- **YOUR TASK**: An exact transcription of the entries is required, with no images included.

-- Opening Marker --

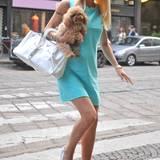 Gut gelaunt, mit Hund und Prada-Tasche besucht die schwangere Moderatorin ein Lokal. Ihr hellblaues A-Linien-Kleid versteckt den wachsenden Babybauch ziemlich gut.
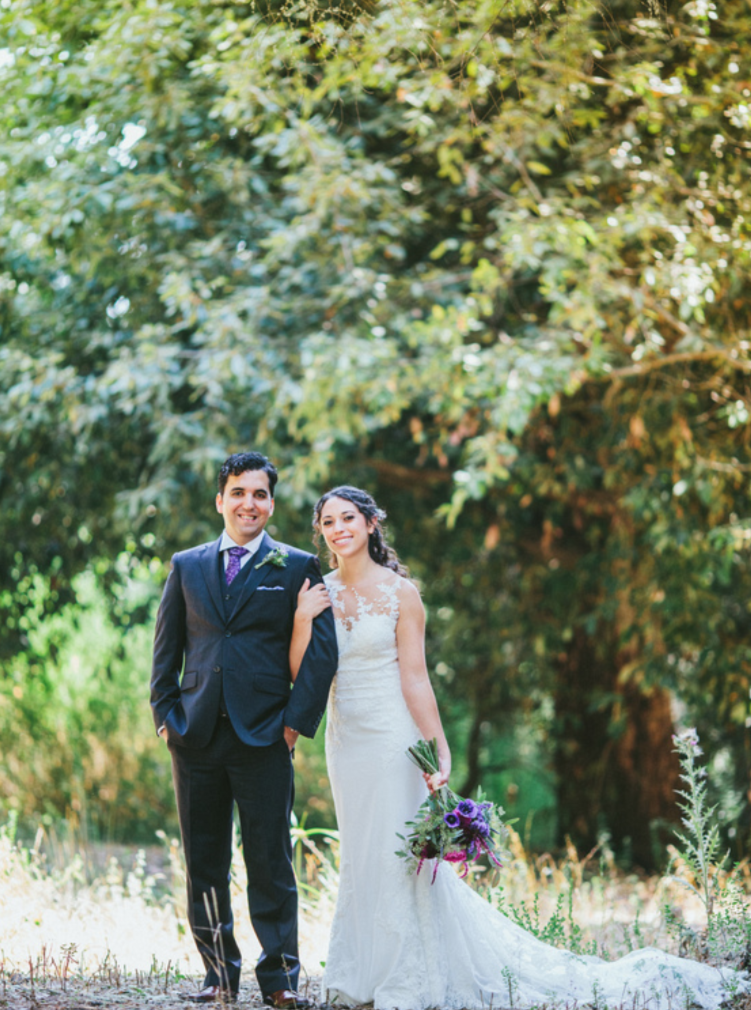 full body portrait of bride and groom at pema osel ling redwood retreat with natural glowing dewey light makeup by kim baker beauty san jose california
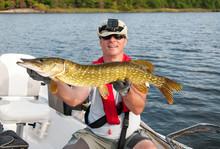 Happy Angler With Sea Pike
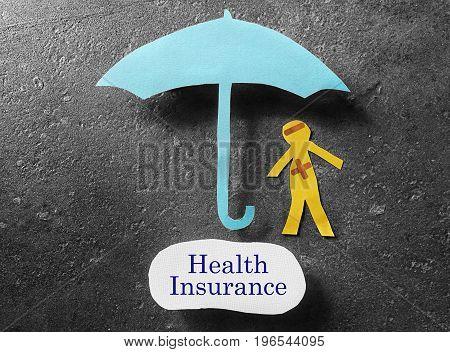 bandaged paper man under umbrella with Health Insurance label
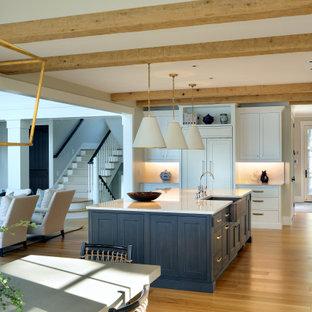 Идея дизайна: огромная угловая кухня-гостиная в классическом стиле с раковиной в стиле кантри, фасадами с утопленной филенкой, белыми фасадами, гранитной столешницей, белым фартуком, фартуком из гранита, техникой под мебельный фасад, светлым паркетным полом, островом и белой столешницей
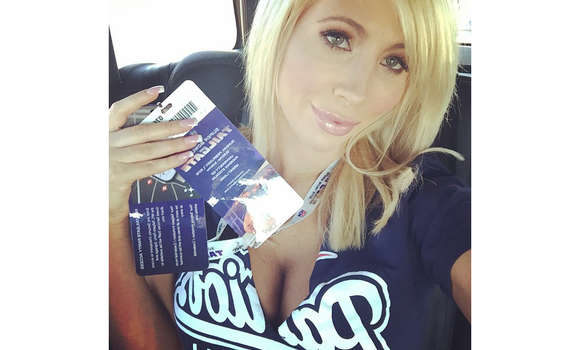 Tasha Reign flashes her Super Bowl Tickets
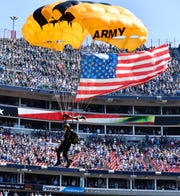 A parachutist from the U.S. Army Golden Knights enters the stadium before the game at Nissan Stadium Sunday, Sept. 30, 2018, in Nashville, Tenn.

-- Closing Marker --

- **YOUR SOLUTION**:
 Gut gelaunt, mit Hund und Prada-Tasche besucht die schwangere Moderatorin ein Lokal. Ihr hellblaues A-Linien-Kleid versteckt den wachsenden Babybauch ziemlich gut.
 full body portrait of bride and groom at pema osel ling redwood retreat with natural glowing dewey light makeup by kim baker beauty san jose california
 Happy Angler With Sea Pike
 bandaged paper man under umbrella with Health Insurance label
 Идея дизайна: огромная угловая кухня-гостиная в классическом стиле с раковиной в стиле кантри, фасадами с утопленной филенкой, белыми фасадами, гранитной столешницей, белым фартуком, фартуком из гранита, техникой под мебельный фасад, светлым паркетным полом, островом и белой столешницей
 Tasha Reign flashes her Super Bowl Tickets
 A parachutist from the U.S. Army Golden Knights enters the stadium before the game at Nissan Stadium Sunday, Sept. 30, 2018, in Nashville, Tenn.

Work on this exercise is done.